Wapres Minta RT/RW Aktif Deteksi Dini Aksi Teroris

Ma'ruf Amin. - Bisnis/Muhammad Ridwan
14 November 2019 06:07 WIB Newswire News Share :

Harianjogja.com, BOGOR-- Wakil Presiden Maruf Amin menanggapi terjadinya aksi bom bunuh diri yang terjadi di Polrestabes Medan, Sumatera Utara, Rabu (13/11/2019) pagi tadi. Maruf meminta semua pihak untuk lebih meningkatkan kewaspadaan.

Menurutnya kewaspadaan tersebut kekinian perlu semakin ditingkatkan. Apalagi, kata dia, pelaku bom bunuh diri di Polrestabes Medan tersebut diketahui menggunakan atribut ojek online.

"Ya memang kita tidak boleh suuzan itu tidak boleh. Tapi sekarang ini perlu juga kecurigaan-kecurigaan itu karena ternyata yang pembawa bom bunuh diri itu juga menggunakan atribut ojol. Jadi memang kita harus waspada dalam menghadapi semua, masyarakat juga harus waspada, lebih hati-hati," katanya di Sentul International Convention Center, Bogor pada Rabu (13/11/2019).

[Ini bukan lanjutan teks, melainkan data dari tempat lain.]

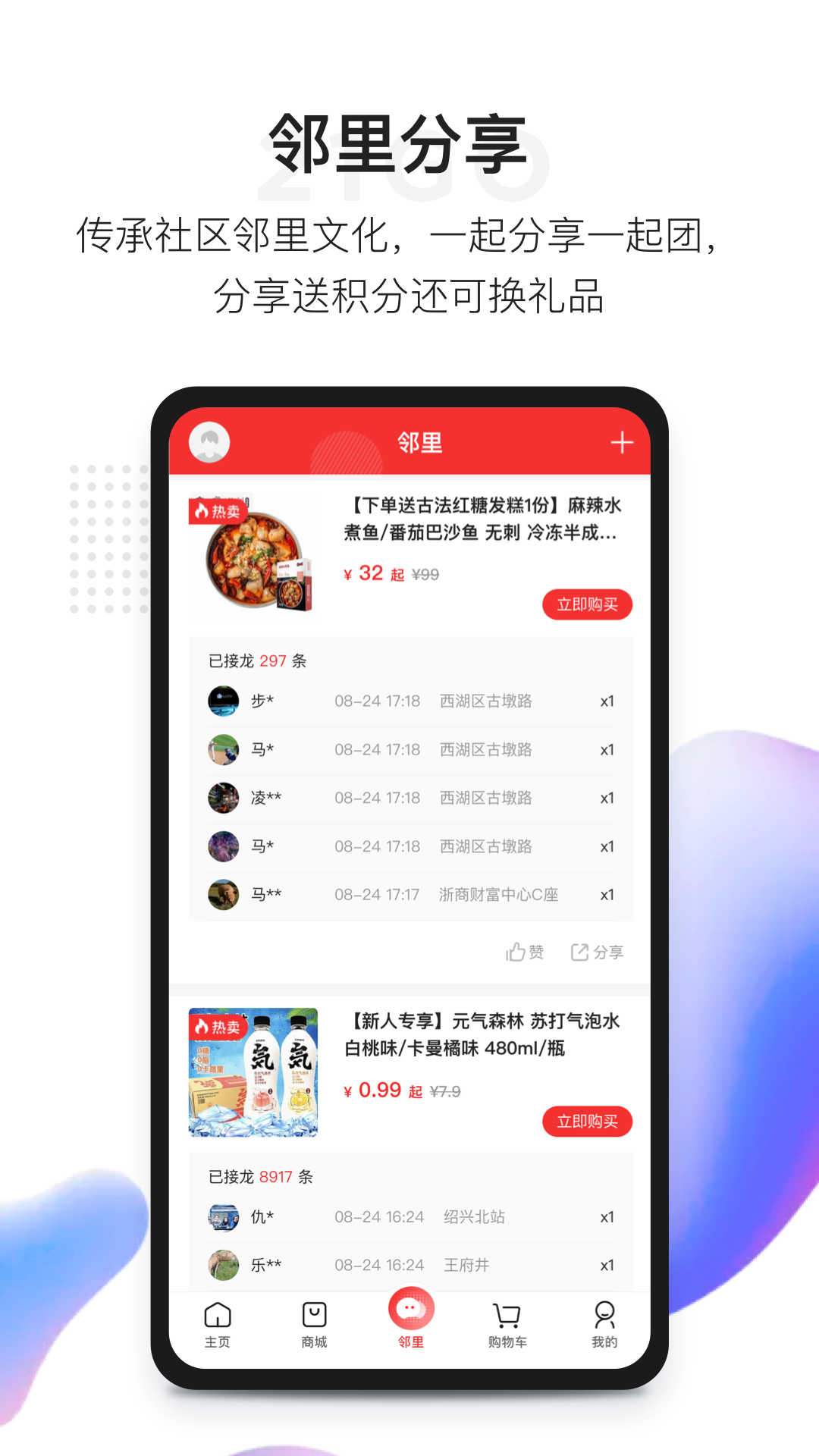 精彩截图-21GO2025官方新版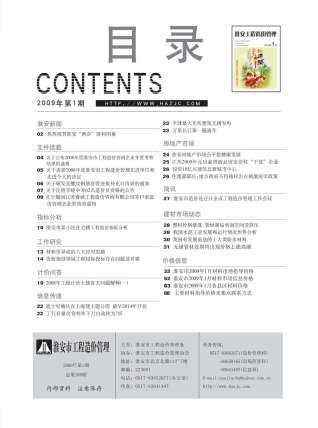 淮安市2009年第1期造价信息期刊PDF电子版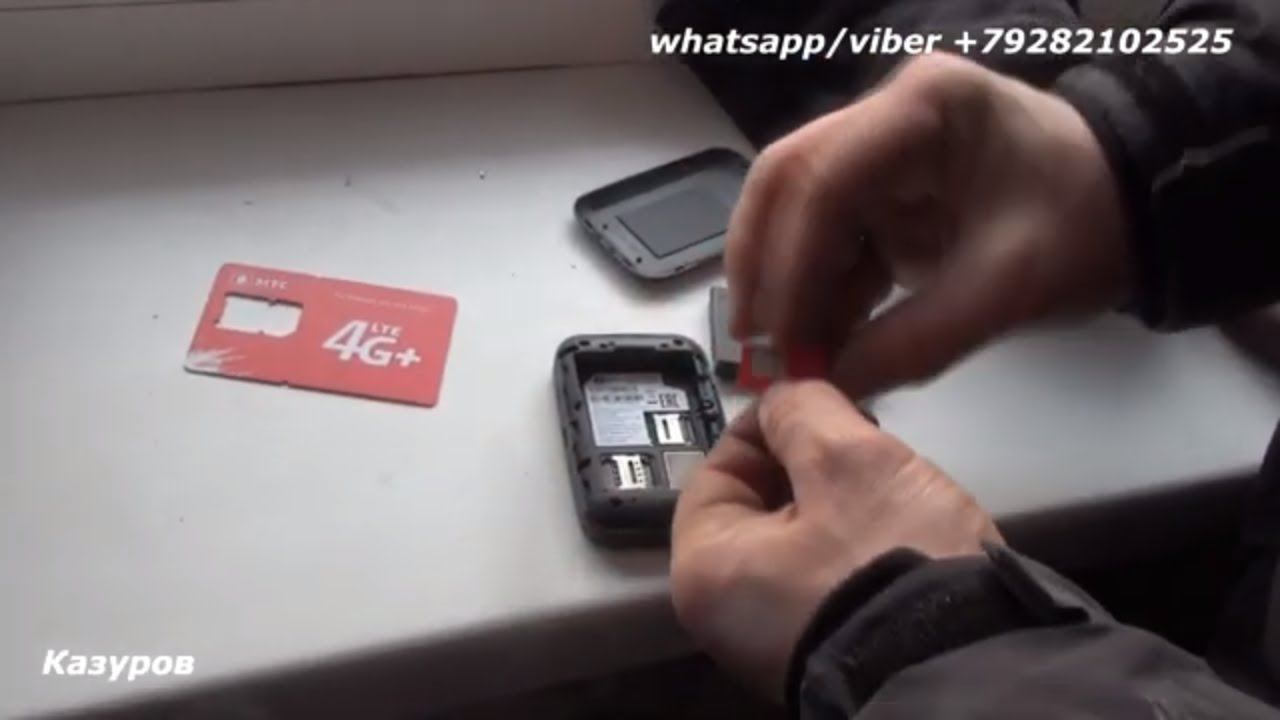 МТС модем 4g как подключить смотреть онлайн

Maruf mengemukakan kewaspadaan tersebut perlu ditingkatkan bukan bagi aparat kepolisian atau TNI semata. Melainkan, seluruh lapisan masyarakat.

Bahkan, Maruf Amin menilai RT dan RW di lingkungan warga sekitar juga perlu meningkatkan kewaspadaan. Hal itu dinilai Maruf penting untuk mendeteksi dini atas ancaman aksi terorisme.

"Semua instrumen itu kita optimalkan untuk mewaspadai kemungkinan terjadinya kelompok-kelompok teroris itu, sampai RW, RT itu kita fungsikan juga ke arah untuk bisa memonitor keadaan sekitarnya," ujarnya.

"Sehingga, kemungkinan bisa dicegah, bisa dideteksi lebih dini. Saya kira kewaspadaan itu yang kita harus tingkatkan," sambungnya.

Untuk diketahui, sebuah ledakan diduga bom baru saja meledak di Mapolresta Medan, Sumatera Utara pada Rabu (13/11/2019) pukul 08.40 WIB. Ledakan itu diduga kuat merupakan bom bunuh diri.

Akibat dari ledakan bom tersebut, enam orang mengalami luka akibat ledakan. Enam orang tersebut terdiri dari empat anggota Polri kemudian satu PHL atau pekerja harian lepas dan satu masyarakat.